Every line below should be copied exactly; drop the pictures.

## The input
------------------------

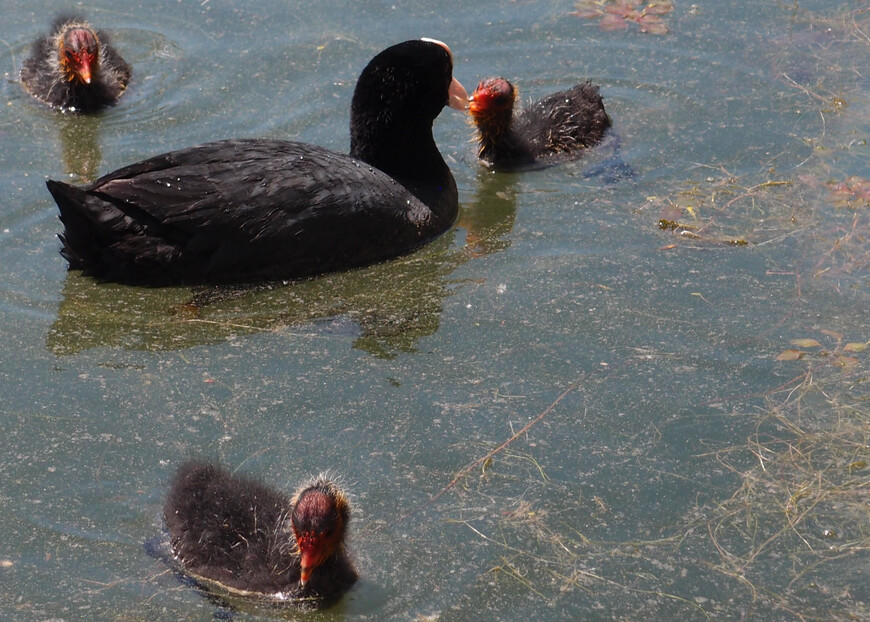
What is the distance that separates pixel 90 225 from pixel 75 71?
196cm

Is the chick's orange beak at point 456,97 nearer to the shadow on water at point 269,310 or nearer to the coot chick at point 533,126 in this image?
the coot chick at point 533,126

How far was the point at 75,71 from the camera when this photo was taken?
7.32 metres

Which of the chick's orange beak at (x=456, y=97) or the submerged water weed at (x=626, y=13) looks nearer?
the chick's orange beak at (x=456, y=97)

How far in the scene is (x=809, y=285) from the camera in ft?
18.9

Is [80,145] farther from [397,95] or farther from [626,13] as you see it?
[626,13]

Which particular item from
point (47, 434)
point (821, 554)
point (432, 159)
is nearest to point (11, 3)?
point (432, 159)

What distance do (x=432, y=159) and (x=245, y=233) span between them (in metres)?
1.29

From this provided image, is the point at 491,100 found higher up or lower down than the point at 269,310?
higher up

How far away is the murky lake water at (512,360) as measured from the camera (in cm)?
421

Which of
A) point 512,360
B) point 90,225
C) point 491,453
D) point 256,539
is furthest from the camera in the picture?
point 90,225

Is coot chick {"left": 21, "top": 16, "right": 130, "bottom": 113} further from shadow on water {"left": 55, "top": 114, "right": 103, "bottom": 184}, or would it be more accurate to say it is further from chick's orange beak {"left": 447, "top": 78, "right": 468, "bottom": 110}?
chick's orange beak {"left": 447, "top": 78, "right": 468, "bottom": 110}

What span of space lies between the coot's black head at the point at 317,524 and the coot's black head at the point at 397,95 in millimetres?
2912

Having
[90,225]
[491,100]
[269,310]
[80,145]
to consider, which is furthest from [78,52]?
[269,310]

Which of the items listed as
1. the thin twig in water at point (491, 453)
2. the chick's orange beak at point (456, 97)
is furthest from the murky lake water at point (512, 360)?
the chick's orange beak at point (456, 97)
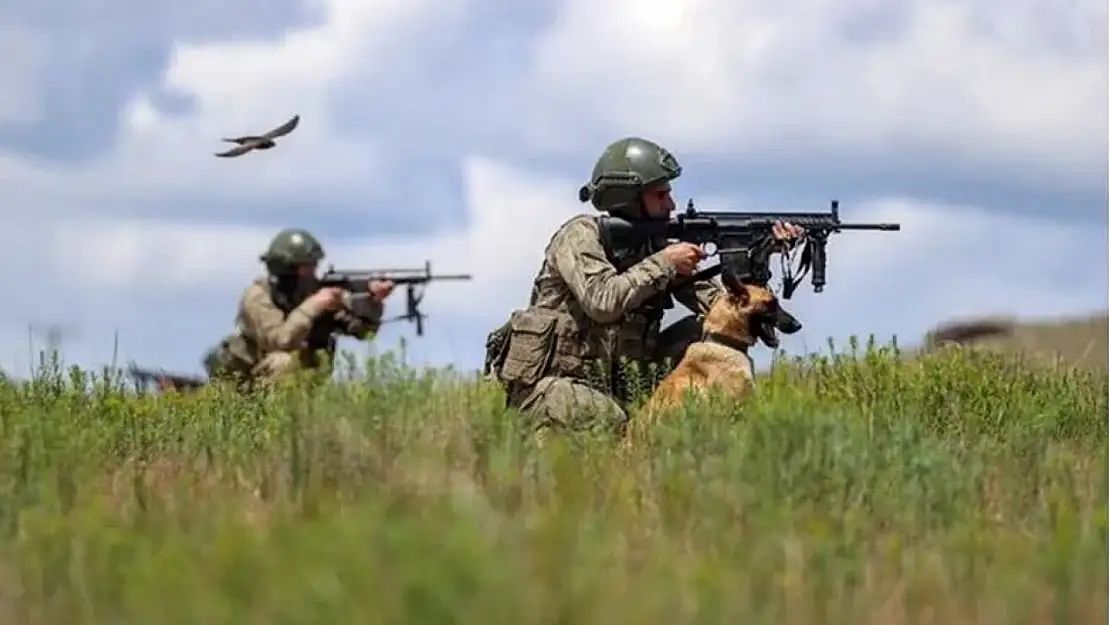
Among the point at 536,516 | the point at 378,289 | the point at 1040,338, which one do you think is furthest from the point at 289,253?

------------------------

## Task answer
What is the distance that separates pixel 90 225 from pixel 75 71?
196cm

Is the chick's orange beak at point 456,97 nearer to the shadow on water at point 269,310 or nearer to the coot chick at point 533,126 in this image?
the coot chick at point 533,126

How far was the point at 75,71 from the camera when this photo was taken?
7.32 metres

Which of the chick's orange beak at (x=456, y=97) or the submerged water weed at (x=626, y=13) looks nearer?
the chick's orange beak at (x=456, y=97)

How far in the scene is (x=809, y=285) from the camera in ft?
18.9

Is [80,145] farther from [397,95] or farther from [626,13] as you see it?
[626,13]

Which particular item from
point (47, 434)
point (821, 554)
point (432, 159)
is nearest to point (11, 3)?
point (432, 159)

What distance do (x=432, y=159) and (x=245, y=233) span between them (in metres)?
1.29

From this provided image, is the point at 491,100 found higher up or lower down than the point at 269,310?
higher up

How far away is the murky lake water at (512,360) as measured from the camera (in cm)?
421

Which of
A) point 512,360
B) point 90,225
C) point 491,453
D) point 256,539
is furthest from the camera in the picture?
point 90,225

Is coot chick {"left": 21, "top": 16, "right": 130, "bottom": 113} further from shadow on water {"left": 55, "top": 114, "right": 103, "bottom": 184}, or would it be more accurate to say it is further from chick's orange beak {"left": 447, "top": 78, "right": 468, "bottom": 110}?
chick's orange beak {"left": 447, "top": 78, "right": 468, "bottom": 110}

What span of space lies between the coot's black head at the point at 317,524 and the coot's black head at the point at 397,95 in millimetres?
2912

Having
[90,225]
[491,100]
[269,310]
[80,145]
to consider, which is furthest from [78,52]?
[269,310]

Which of the items listed as
1. the thin twig in water at point (491, 453)
2. the chick's orange beak at point (456, 97)
is furthest from the murky lake water at point (512, 360)?
the chick's orange beak at point (456, 97)
Among the point at 536,516 | the point at 378,289 | the point at 1040,338, which one do you think is furthest from the point at 289,253?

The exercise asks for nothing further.